## FRAGMENTO CITADO
▬▬▬▬▬▬▬▬▬▬

EL PASO DEL TIEMPO. El libro de Jesús tiene la virtud de hacernos sentir el paso implacable del tiempo con sus inherentes derivaciones de decrepitud y decadencia. Decadencia, además de por la edad, por la marginación del anarquismo en el movimiento obrero brasileño y su sustitución por otras corrientes ideológicas, el socialismo de tendencia marxista especialmente. Quizá falte en el libro una mayor concreción de las causas y el desarrollo de ese proceso, debido a que su fuente principal, el hilo conductor del relato, lo constituyen las propias memorias de Juan Perdigón, llenas de emotividad y con intuiciones y logros excepcionales, pero confusas a veces y carentes de metodología histórica. Lo que no podía ser de otra manera, pues su autor fue un obrero autodidacta forjado en la lucha y sin formación académica ni científica.
Él mismo lo dice:
“Escribí ciento dos páginas de un cuaderno casi todo de memoria por no tener documentación. Puede haber alguna fecha errada (…), porque viví aquella época como una tempestad”.

▬▬▬▬▬▬▬▬▬▬

## DATOS REGISTRADOS
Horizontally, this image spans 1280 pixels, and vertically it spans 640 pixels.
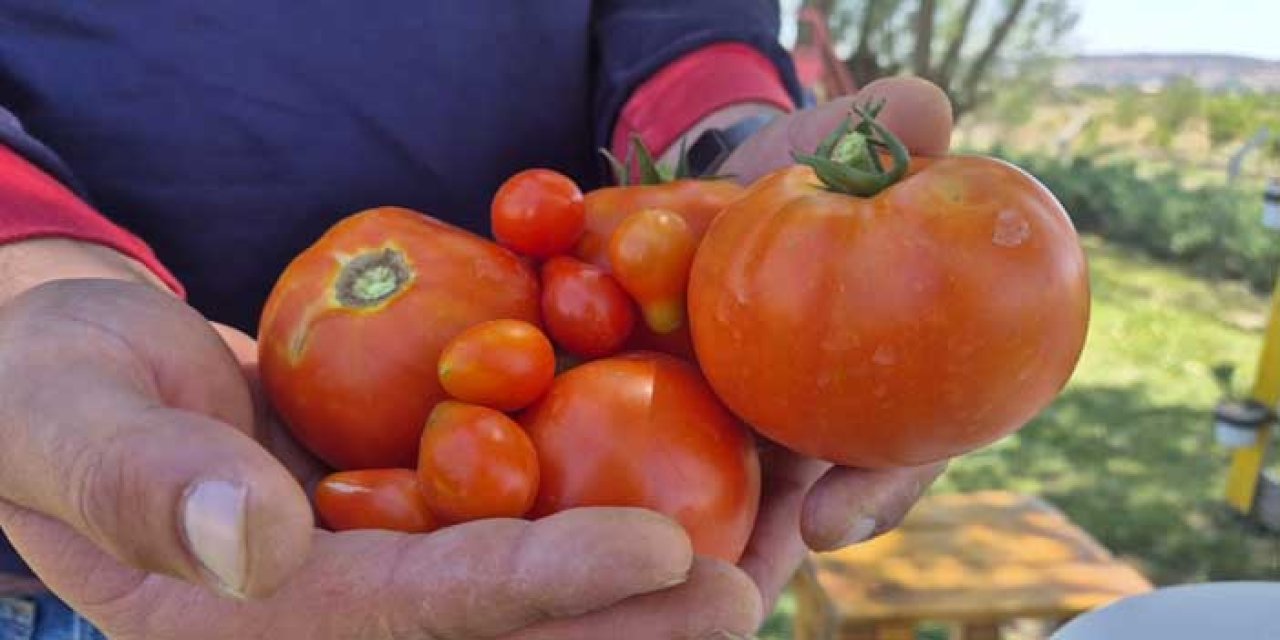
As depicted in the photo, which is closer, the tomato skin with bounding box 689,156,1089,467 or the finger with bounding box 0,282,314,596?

▬▬▬▬▬▬▬▬▬▬

## TRABAJO POR HACER
[a] Responde estas preguntas sobre el fragmento:
(i) ¿Qué corriente ideológica reemplazó sobre todo al anarquismo en el movimiento obrero brasileño?
(ii) ¿Cuántas páginas de cuaderno dice Juan Perdigón que escribió?
(iii) ¿Qué clase de obrero fue el autor de las memorias?
[b] Transcribe el trozo del fragmento que comienza en "EL PASO DEL" y termina en "académica ni científica.".
[c] Resume el fragmento en dos oraciones.
El listado no hace falta para resolver esto.

## RESPUESTAS DEL EJERCICIO
[a]
(i) El socialismo de tendencia marxista.
(ii) Ciento dos.
(iii) Un obrero autodidacta forjado en la lucha y sin formación académica ni científica.

[b]
EL PASO DEL TIEMPO. El libro de Jesús tiene la virtud de hacernos sentir el paso implacable del tiempo con sus inherentes derivaciones de decrepitud y decadencia. Decadencia, además de por la edad, por la marginación del anarquismo en el movimiento obrero brasileño y su sustitución por otras corrientes ideológicas, el socialismo de tendencia marxista especialmente. Quizá falte en el libro una mayor concreción de las causas y el desarrollo de ese proceso, debido a que su fuente principal, el hilo conductor del relato, lo constituyen las propias memorias de Juan Perdigón, llenas de emotividad y con intuiciones y logros excepcionales, pero confusas a veces y carentes de metodología histórica. Lo que no podía ser de otra manera, pues su autor fue un obrero autodidacta forjado en la lucha y sin formación académica ni científica.

[c] El libro de Jesús hace sentir el paso implacable del tiempo y la decadencia, que se debe también a que el anarquismo quedó marginado en el movimiento obrero brasileño y fue sustituido por otras corrientes, en especial el socialismo de tendencia marxista. Su fuente principal son las memorias de Juan Perdigón, emotivas pero a veces confusas y sin metodología histórica, porque él fue un obrero autodidacta que las escribió casi todas de memoria.